I haven't used Janet much, though I am occasionally intrigued enough to attempt something with it. A while ago I needed to do a mass refactoring of Java and Kotlin annotations, and since Instaparse didn't work in Babashka, I wrote a parsing expression grammar in Janet and emitted an Instaparse-like concrete syntax tree for piping to a Babashka script.
By default Instaparse produces CSTs as nested vectors with a node's type as the first element. For example, parsing a Java annotation like @Test
might output:
[:annotation "@" [:name "Test"]]
Nodes can also be strings, without a type, such as "@"
above.
To parse Java annotations with Janet, let's define a simple grammar that only finds annotations and leaves everything else unparsed:
(def grammar
~{:main (* (any (+ :annotation :unparsed)) -1)
:annotation (* "@" :name)
:name :w+
:unparsed (+ :w+ :s+)})
(pp (peg/match grammar "An @Annotation"))
@[]
That's an empty array, which means the PEG matched but didn't capture anything. To capture matches, we can use <-
:
(def grammar
~{:main (* (any (+ :annotation :unparsed)) -1)
:annotation (<- (* "@" :name))
:name (<- :w+)
:unparsed (<- (+ :w+ :s+))})
(pp (peg/match grammar "An @Annotation"))
@["An" " " "Annotation" "@Annotation"]
That gives us matches, but doesn't tell us what node matched. Let's create a tagged
function and embed it within the quoted grammar:
(defn tagged [tag]
~(replace (* (constant ,tag) ,tag) ,tuple))
(def grammar
~{:main (* (any (+ ,(tagged :annotation) ,(tagged :unparsed))) -1)
:annotation (<- (* "@" ,(tagged :name)))
:name (<- :w+)
:unparsed (<- (+ :w+ :s+))})
(pp (peg/match grammar "An @Annotation"))
@[(:unparsed "An") (:unparsed " ") (:annotation (:name "Annotation") "@Annotation")]

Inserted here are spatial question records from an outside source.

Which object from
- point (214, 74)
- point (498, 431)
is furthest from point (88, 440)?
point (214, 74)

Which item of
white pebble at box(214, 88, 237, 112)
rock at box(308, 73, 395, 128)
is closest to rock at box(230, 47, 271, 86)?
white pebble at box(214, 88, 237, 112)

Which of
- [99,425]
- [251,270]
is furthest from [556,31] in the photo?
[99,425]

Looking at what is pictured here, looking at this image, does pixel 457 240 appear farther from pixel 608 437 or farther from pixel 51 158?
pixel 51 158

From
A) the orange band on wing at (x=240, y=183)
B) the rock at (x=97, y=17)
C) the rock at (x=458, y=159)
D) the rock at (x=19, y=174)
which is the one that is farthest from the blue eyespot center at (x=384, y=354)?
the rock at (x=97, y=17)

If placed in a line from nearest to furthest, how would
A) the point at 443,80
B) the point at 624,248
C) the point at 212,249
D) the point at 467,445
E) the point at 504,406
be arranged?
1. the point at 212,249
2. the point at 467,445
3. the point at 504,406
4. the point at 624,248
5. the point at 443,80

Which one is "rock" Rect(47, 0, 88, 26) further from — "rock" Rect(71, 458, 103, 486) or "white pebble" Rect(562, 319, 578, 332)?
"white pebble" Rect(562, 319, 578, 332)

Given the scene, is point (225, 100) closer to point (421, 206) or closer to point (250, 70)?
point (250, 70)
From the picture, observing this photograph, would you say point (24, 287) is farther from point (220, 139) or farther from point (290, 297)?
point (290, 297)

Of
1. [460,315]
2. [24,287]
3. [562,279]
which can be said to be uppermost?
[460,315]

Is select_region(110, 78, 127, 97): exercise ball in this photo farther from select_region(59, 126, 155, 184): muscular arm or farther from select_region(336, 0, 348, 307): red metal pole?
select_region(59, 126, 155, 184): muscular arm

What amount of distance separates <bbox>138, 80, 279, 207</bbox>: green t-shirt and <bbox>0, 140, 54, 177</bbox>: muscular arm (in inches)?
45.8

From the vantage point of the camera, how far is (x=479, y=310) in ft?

If we want to avoid the repeated "Annotation", we have to stop capturing the :annotation
node:
(defn tagged [tag]
~(replace (* (constant ,tag) ,tag) ,tuple))
(def grammar
~{:main (* (any (+ ,(tagged :annotation) ,(tagged :unparsed))) -1)
:annotation (* "@" ,(tagged :name))
:name (<- :w+)
:unparsed (<- (+ :w+ :s+))})
(pp (peg/match grammar "An @Annotation"))
@[(:unparsed "An") (:unparsed " ") (:annotation (:name "Annotation"))]
Now we have something that looks like an Instaparse syntax tree.
Java annotations can be much more complex than just a name, but aside from additional grammar rules, this demonstrates all I had to do to get a CST with the desired structure. To turn it into EDN, see the next post.
(If you're interested in Janet, I recommend the real book Janet for Mortals. It's a great overview of Janet that introduces the language without also introducing basic programming concepts, an intermediate level of software education that often feels overlooked.)